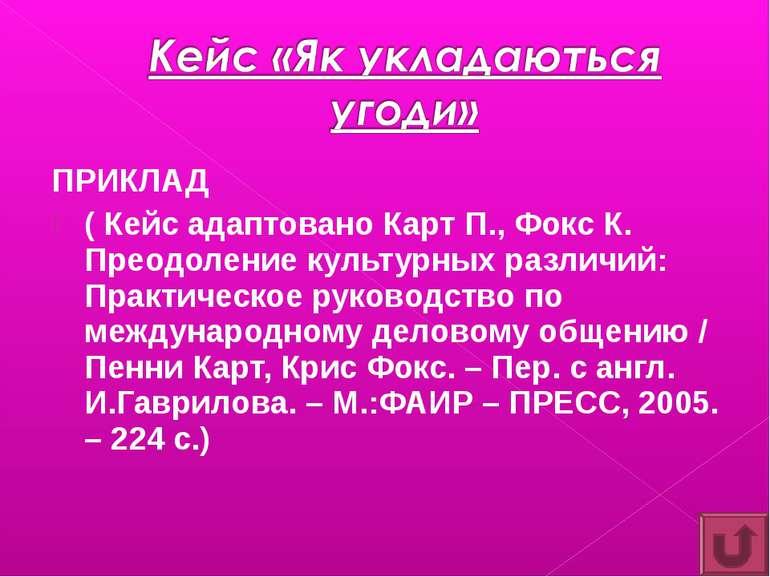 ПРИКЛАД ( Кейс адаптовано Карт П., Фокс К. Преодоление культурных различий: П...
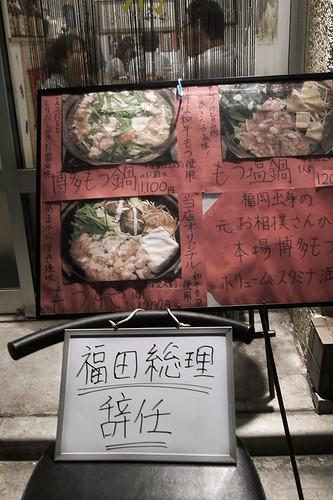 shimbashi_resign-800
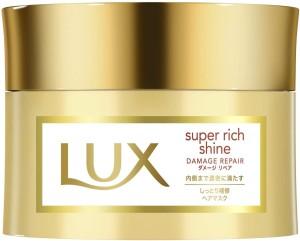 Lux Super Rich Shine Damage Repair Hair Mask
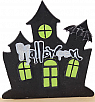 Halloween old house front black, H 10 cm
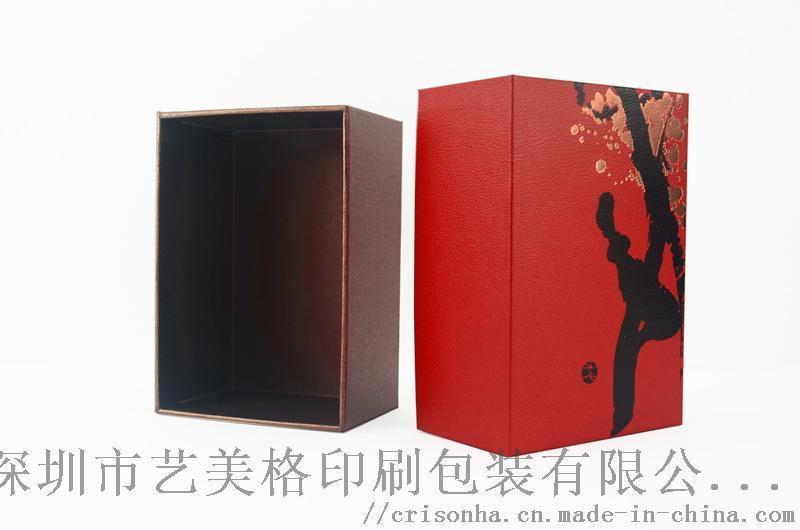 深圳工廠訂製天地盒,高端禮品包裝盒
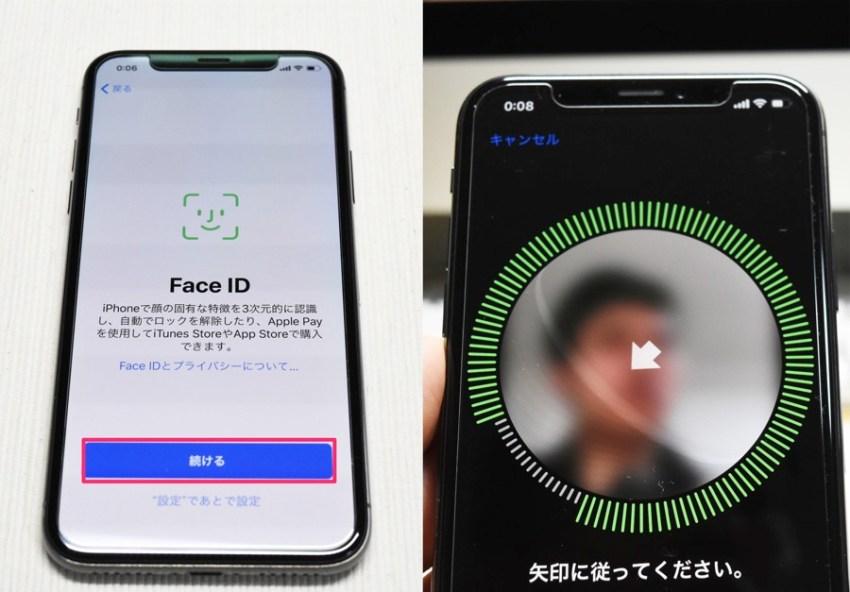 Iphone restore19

◆ Task description
Output the entries above verbatim. Omit the images.

◆ Task result
 ПРИКЛАД ( Кейс адаптовано Карт П., Фокс К. Преодоление культурных различий: П...
 shimbashi_resign-800
 Lux Super Rich Shine Damage Repair Hair Mask
 Halloween old house front black, H 10 cm
 深圳工廠訂製天地盒,高端禮品包裝盒
 Iphone restore19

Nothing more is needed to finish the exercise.